Measured implementation with incremental improvements

Key Drivers: Balanced regulatory approach, steady technological progress, and selective implementation based on clear ROI.

Probability: 50-60%

Conservative Scenario

Technical and organizational barriers limiting effective adoption

Key Drivers: Restrictive regulations, technical limitations, implementation challenges, and risk-averse organizational cultures.

Probability: 15-20%

Scenario Comparison Matrix

FactorOptimisticBase CaseConservative
Implementation TimelineAcceleratedSteadyDelayed
Market AdoptionWidespreadSelectiveLimited
Technology EvolutionRapidProgressiveIncremental
Regulatory EnvironmentSupportiveBalancedRestrictive
Business ImpactTransformativeSignificantModest

Transformational Impact

Technology becoming increasingly embedded in all aspects of business operations. This evolution will necessitate significant changes in organizational structures, talent development, and strategic planning processes.

The convergence of multiple technological trends—including artificial intelligence, quantum computing, and ubiquitous connectivity—will create both unprecedented security challenges and innovative defensive capabilities.

Implementation Challenges

Technical complexity and organizational readiness remain key challenges. Organizations will need to develop comprehensive change management strategies to successfully navigate these transitions.

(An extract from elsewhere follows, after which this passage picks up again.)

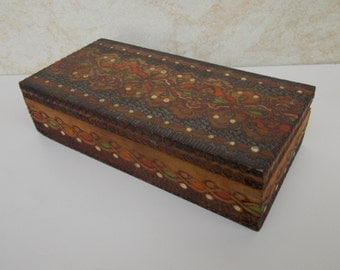 Small wood jewelry box / jewelry box / old jewelry box / vintage jewelry box.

Regulatory uncertainty, particularly around emerging technologies like AI in security applications, will require flexible security architectures that can adapt to evolving compliance requirements.

Key Innovations to Watch

Artificial intelligence, distributed systems, and automation technologies leading innovation. Organizations should monitor these developments closely to maintain competitive advantages and effective security postures.

Strategic investments in research partnerships, technology pilots, and talent development will position forward-thinking organizations to leverage these innovations early in their development cycle.

Technical Glossary

Key technical terms and definitions to help understand the technologies discussed in this article.

Understanding the following technical concepts is essential for grasping the full implications of the security threats and defensive measures discussed in this article. These definitions provide context for both technical and non-technical readers.

Filter by difficulty:

infrastructure as code intermediate

algorithm

algorithm intermediate

interface

framework intermediate

platform

interface intermediate

encryption Well-designed interfaces abstract underlying complexity while providing clearly defined methods for interaction between different system components.

API beginner

API APIs serve as the connective tissue in modern software architectures, enabling different applications and services to communicate and share data according to defined protocols and data formats.
API concept visualizationHow APIs enable communication between different software systems
Example: Cloud service providers like AWS, Google Cloud, and Azure offer extensive APIs that allow organizations to programmatically provision and manage infrastructure and services.

platform intermediate

cloud computing Platforms provide standardized environments that reduce development complexity and enable ecosystem growth through shared functionality and integration capabilities.